Software developer transition to application security engineer
I’m currently working in Canada at a small-to-medium company where my role has gradually evolved from mainly full-stack software development. I was 507 in CEC and I got tie break when the draw get closer to 507. I retook my IELTS and boosted up yesterday to 510. However, as it is hard to get selected, I discussed with my employer to give me a job description for application security engineer because my responsibilities are also security issues in my job.
My responsibilities now include:
- implementing secure authentication and authorization
- securing APIs and sensitive data
- working with AWS S3 pre-signed URLs and protected file access
- reviewing and mitigating application vulnerabilities
- improving secure coding practices
- handling some infrastructure and application security responsibilities alongside software development
Because of this transition, my manager and I discussed updating my role title to “Application Security Software Engineer,” since my work is now a hybrid of software engineering and application security.
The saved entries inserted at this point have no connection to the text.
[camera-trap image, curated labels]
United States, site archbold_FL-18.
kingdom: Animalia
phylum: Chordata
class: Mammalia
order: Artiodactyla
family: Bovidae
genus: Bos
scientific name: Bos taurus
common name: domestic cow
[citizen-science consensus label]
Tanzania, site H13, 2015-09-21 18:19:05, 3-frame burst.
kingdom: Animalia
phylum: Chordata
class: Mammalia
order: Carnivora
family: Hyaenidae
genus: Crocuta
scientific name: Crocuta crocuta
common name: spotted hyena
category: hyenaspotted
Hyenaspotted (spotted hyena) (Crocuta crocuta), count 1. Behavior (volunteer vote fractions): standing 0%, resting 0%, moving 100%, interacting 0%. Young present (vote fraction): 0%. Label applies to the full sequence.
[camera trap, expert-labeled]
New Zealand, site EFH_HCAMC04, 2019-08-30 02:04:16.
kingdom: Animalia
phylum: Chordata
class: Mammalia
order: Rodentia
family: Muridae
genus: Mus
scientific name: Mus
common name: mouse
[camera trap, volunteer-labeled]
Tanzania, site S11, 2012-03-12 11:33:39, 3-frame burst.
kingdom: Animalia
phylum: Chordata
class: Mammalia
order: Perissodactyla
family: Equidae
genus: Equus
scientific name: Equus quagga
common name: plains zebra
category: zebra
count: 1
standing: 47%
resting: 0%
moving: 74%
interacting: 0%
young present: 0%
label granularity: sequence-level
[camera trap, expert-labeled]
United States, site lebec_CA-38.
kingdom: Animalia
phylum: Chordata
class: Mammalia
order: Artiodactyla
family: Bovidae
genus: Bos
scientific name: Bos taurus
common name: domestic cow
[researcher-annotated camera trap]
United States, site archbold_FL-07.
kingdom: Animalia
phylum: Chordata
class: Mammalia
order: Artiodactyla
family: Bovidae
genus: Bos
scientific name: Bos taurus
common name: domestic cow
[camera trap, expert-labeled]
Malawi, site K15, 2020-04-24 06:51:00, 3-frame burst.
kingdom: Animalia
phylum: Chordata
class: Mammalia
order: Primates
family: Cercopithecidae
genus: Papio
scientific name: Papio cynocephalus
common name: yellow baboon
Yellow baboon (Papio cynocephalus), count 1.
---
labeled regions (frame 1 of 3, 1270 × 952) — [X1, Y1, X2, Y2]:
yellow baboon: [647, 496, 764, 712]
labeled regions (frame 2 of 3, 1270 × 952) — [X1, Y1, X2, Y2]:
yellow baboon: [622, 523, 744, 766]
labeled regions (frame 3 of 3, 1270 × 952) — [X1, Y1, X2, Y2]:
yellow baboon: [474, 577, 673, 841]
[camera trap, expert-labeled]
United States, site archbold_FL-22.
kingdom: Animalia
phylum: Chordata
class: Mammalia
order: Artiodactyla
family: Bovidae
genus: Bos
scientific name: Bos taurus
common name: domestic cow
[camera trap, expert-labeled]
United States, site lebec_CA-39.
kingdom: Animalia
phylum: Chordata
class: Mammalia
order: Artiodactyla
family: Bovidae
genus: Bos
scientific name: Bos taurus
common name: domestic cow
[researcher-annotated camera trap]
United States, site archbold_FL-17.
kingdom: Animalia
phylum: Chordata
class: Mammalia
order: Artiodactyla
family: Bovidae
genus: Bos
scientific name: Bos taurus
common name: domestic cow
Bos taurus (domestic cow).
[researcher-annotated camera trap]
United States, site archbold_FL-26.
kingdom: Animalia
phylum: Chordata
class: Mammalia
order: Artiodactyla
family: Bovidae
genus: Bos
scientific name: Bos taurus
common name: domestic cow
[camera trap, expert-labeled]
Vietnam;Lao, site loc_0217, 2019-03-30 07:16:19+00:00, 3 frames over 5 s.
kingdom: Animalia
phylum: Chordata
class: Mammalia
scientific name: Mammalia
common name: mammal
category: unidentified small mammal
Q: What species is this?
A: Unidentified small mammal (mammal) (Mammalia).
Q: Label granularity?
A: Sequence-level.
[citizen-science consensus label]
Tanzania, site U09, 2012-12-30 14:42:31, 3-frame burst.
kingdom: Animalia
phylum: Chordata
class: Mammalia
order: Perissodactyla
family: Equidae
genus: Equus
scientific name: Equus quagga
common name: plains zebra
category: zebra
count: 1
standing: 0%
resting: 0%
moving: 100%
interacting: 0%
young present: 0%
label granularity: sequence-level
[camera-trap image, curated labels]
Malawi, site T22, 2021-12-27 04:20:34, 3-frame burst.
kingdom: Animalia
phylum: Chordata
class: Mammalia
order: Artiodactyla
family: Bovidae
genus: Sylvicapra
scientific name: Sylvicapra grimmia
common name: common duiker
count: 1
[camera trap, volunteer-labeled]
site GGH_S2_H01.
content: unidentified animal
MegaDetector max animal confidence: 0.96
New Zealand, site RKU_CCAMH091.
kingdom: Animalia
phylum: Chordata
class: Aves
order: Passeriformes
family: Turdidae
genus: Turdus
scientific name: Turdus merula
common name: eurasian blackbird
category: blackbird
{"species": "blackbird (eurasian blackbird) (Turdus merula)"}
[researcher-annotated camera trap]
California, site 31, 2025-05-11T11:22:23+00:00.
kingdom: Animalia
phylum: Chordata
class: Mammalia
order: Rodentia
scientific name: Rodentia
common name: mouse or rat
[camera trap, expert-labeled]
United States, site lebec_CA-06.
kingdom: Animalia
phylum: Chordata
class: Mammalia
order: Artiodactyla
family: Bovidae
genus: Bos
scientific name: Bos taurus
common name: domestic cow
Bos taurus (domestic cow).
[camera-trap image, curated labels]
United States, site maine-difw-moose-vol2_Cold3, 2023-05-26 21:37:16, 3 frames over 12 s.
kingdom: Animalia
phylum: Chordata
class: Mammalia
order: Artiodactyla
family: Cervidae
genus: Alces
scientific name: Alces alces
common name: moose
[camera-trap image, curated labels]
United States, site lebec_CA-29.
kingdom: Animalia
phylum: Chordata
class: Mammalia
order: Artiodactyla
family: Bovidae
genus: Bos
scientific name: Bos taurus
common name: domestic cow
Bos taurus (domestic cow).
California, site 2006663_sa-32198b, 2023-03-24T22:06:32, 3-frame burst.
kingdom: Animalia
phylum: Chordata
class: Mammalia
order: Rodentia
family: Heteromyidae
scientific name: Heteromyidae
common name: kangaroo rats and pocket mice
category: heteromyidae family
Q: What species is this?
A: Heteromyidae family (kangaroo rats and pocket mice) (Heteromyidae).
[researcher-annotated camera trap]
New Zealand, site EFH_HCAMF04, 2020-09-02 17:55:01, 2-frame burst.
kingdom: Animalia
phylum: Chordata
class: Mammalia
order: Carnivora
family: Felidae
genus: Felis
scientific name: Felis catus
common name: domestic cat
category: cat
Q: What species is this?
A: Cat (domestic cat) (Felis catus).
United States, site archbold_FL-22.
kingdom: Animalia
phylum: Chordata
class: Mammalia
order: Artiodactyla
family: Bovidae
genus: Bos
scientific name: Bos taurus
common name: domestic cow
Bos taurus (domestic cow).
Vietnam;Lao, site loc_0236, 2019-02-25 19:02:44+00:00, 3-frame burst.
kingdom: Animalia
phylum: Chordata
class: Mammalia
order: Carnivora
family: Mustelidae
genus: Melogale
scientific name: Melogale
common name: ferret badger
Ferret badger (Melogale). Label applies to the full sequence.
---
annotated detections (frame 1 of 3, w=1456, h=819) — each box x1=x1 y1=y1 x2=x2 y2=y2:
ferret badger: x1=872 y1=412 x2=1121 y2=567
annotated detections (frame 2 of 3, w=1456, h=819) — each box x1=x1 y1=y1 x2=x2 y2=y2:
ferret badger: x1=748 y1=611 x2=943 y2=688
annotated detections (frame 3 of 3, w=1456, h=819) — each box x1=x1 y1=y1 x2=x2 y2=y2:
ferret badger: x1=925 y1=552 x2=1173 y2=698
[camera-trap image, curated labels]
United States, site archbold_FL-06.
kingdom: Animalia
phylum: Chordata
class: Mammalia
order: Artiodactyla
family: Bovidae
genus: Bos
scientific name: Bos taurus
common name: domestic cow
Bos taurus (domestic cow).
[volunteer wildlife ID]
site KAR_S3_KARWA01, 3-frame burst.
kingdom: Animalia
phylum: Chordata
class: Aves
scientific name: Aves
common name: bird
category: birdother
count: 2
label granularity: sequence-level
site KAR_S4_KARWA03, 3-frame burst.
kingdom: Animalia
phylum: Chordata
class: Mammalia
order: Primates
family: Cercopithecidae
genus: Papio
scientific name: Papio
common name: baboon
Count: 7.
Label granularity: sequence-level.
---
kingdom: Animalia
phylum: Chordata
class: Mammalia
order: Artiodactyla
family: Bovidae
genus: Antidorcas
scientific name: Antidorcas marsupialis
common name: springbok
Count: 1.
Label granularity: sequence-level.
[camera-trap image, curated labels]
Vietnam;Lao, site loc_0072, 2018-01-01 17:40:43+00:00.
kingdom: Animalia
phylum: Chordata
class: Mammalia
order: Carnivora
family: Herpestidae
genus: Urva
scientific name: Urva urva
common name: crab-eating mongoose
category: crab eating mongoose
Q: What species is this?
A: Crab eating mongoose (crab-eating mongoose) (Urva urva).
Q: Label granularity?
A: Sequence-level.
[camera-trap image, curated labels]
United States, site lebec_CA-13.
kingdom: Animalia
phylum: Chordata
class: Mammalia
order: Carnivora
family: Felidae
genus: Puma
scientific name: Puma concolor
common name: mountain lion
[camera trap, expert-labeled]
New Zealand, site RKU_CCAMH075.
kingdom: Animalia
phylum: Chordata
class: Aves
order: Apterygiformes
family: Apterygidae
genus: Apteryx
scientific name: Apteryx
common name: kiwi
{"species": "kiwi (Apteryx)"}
I’m trying to understand whether this title and job scope realistically align with STEM / application security related occupations for Canadian immigration purposes, especially under category-based selection.
I’m not trying to force a mismatch or fake a role because in the past that I applied for open work permit I mentioned software engineer in Imm forms. I genuinely perform both software engineering and application security tasks but I’d like honest feedback from others in tech or immigration who may have gone through something similar.
Would this be considered a reasonable and defensible transition based on the duties involved?